Fourteen patients with inactive systemic lupus erythematosus (SLE), and 14 healthy subjects were used as controls. Eleven cytokines IL-5, IL-6, IL-10, IL-12(p40), IL-12(p70), IL-18, INF-alpha, TGF-beta 1, IFN-alpha 2, IFN-gamma) and two soluble receptors (IL-1ra and TNF-RII) were measured by cytokine multiplex assay.
Results: In inactive SLE patients, serum levels of IL-10, IL-12(p40), IL-18 and TNF-RII were increased compared to healthy controls. Active lupus nephritis was found to be associated with further increase of these cytokine levels.

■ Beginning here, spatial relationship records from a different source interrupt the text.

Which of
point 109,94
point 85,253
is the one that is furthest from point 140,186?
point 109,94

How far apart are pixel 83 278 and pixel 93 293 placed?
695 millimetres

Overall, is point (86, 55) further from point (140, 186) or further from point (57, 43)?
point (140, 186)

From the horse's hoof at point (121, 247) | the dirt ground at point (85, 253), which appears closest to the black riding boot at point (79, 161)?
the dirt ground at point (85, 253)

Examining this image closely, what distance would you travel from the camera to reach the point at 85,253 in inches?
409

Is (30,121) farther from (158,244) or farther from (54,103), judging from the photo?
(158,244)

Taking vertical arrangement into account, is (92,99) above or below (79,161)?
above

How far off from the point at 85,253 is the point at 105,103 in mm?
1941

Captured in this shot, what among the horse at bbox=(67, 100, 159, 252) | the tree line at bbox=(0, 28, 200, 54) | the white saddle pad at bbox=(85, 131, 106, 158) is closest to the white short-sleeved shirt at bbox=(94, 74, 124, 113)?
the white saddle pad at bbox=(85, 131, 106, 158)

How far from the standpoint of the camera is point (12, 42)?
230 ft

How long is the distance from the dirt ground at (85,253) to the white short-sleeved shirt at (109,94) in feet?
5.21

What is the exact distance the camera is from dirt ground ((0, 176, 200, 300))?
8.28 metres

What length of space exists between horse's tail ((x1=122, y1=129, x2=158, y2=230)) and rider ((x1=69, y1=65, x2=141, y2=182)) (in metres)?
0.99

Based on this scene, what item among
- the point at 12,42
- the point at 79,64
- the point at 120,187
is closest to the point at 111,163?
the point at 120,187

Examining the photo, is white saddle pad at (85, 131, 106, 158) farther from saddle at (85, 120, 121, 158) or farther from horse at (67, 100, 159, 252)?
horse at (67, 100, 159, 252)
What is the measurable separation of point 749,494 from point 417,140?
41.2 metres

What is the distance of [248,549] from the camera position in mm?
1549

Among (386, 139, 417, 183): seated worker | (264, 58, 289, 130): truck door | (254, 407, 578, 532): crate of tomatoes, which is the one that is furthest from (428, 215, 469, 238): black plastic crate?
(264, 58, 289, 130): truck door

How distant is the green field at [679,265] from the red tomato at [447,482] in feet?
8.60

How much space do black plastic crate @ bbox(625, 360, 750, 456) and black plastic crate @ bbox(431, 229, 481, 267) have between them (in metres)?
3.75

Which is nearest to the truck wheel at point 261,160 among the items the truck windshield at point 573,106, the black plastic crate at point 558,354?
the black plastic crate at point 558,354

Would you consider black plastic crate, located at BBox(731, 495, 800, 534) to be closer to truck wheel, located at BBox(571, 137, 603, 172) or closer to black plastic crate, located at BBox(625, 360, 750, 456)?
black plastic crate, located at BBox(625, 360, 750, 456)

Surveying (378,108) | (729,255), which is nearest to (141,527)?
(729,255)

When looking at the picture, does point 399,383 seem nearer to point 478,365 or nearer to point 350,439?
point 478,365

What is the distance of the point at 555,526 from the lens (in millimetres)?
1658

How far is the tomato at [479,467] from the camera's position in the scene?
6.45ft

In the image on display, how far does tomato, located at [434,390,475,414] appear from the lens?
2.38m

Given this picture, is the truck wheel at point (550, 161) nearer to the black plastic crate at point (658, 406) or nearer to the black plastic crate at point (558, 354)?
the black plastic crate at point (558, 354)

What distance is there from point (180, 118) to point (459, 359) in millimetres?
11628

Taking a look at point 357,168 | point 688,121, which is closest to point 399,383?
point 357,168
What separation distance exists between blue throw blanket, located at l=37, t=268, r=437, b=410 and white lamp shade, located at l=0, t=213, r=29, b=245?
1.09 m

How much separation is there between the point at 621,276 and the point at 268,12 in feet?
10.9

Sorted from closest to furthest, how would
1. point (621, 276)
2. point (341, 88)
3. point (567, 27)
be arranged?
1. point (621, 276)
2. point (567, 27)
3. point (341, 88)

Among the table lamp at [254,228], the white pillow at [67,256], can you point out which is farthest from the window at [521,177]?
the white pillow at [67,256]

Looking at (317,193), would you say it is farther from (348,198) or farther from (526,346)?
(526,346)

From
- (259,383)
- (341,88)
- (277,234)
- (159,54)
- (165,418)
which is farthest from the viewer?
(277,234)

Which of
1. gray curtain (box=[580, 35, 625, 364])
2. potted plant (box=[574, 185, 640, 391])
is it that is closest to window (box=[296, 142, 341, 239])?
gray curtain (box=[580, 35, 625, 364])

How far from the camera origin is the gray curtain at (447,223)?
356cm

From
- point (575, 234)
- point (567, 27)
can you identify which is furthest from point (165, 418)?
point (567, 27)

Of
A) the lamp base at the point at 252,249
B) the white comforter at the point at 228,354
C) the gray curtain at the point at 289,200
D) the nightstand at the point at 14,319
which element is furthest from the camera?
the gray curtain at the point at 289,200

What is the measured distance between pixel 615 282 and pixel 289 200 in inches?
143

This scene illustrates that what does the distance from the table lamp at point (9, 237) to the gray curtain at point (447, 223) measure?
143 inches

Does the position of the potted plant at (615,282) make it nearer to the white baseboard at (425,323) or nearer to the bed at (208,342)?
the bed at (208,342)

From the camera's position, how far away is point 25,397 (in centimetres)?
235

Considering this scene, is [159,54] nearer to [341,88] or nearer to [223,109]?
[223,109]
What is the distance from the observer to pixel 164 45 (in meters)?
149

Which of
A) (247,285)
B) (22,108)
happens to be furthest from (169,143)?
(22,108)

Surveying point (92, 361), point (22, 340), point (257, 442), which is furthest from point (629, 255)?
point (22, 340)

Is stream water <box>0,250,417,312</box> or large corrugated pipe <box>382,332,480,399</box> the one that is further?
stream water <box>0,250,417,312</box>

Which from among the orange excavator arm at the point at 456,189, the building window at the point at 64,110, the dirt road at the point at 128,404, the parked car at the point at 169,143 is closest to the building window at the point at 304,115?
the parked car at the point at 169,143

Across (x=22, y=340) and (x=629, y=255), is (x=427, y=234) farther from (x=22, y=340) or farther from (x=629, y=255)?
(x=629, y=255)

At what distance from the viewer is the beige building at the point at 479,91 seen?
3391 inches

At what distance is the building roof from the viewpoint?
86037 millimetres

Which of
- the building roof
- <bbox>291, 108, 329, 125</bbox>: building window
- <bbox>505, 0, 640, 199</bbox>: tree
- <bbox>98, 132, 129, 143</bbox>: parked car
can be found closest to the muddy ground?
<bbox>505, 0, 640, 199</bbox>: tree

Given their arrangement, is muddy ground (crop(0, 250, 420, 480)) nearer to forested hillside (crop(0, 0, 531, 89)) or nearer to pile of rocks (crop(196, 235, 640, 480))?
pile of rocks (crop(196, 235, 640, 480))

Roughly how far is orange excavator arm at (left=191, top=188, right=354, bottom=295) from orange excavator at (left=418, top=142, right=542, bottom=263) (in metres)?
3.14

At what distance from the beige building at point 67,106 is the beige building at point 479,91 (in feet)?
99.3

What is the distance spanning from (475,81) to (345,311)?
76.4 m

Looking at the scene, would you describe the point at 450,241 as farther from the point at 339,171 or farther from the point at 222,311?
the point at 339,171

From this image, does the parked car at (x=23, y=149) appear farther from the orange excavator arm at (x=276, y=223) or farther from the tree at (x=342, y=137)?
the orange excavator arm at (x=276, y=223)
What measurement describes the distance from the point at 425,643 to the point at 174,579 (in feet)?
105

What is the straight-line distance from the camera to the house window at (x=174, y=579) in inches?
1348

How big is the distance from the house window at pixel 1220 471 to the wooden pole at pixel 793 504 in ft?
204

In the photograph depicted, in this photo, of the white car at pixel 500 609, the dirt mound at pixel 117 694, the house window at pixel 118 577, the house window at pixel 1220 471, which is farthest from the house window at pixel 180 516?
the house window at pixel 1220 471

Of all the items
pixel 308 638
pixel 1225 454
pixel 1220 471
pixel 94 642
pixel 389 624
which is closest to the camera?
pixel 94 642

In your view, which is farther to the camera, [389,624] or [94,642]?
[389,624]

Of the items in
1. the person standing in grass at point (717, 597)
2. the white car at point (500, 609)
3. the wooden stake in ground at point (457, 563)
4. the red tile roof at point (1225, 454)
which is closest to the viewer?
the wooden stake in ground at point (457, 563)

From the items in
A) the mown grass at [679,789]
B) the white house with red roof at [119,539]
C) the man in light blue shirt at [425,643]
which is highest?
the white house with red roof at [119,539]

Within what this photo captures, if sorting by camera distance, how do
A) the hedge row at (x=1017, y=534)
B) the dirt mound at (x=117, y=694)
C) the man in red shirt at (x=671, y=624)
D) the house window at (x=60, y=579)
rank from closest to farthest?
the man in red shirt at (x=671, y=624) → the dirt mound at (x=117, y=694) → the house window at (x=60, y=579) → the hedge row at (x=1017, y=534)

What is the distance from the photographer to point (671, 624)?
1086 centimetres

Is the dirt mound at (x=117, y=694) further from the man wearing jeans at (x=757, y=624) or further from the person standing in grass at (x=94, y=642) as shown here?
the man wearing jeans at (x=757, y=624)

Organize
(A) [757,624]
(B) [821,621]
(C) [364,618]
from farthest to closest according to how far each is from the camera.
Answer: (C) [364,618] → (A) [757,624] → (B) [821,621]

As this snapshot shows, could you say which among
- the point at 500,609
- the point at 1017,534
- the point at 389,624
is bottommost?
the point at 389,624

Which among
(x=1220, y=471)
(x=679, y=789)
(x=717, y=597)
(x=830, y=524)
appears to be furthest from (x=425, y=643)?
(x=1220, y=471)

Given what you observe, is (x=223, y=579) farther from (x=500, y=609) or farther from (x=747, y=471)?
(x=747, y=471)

Follow-up measurements in clinical remission of lupus nephritis showed downregulation of increased cytokines to levels found in inactive SLE. Most strikingly, TNF-RII serum level were elevated in all patients with active lupus nephritis (p < 0.001) and declined after clinical remission (p < 0.0005).
Conclusion: The cytokine multiplex assay used in our study allowed a fast and stable analysis of a panel of serum cytokines in a clinical routine setting. In addition, serum cytokines, especially INF-RII, might be excellent markers of active lupus nephritis.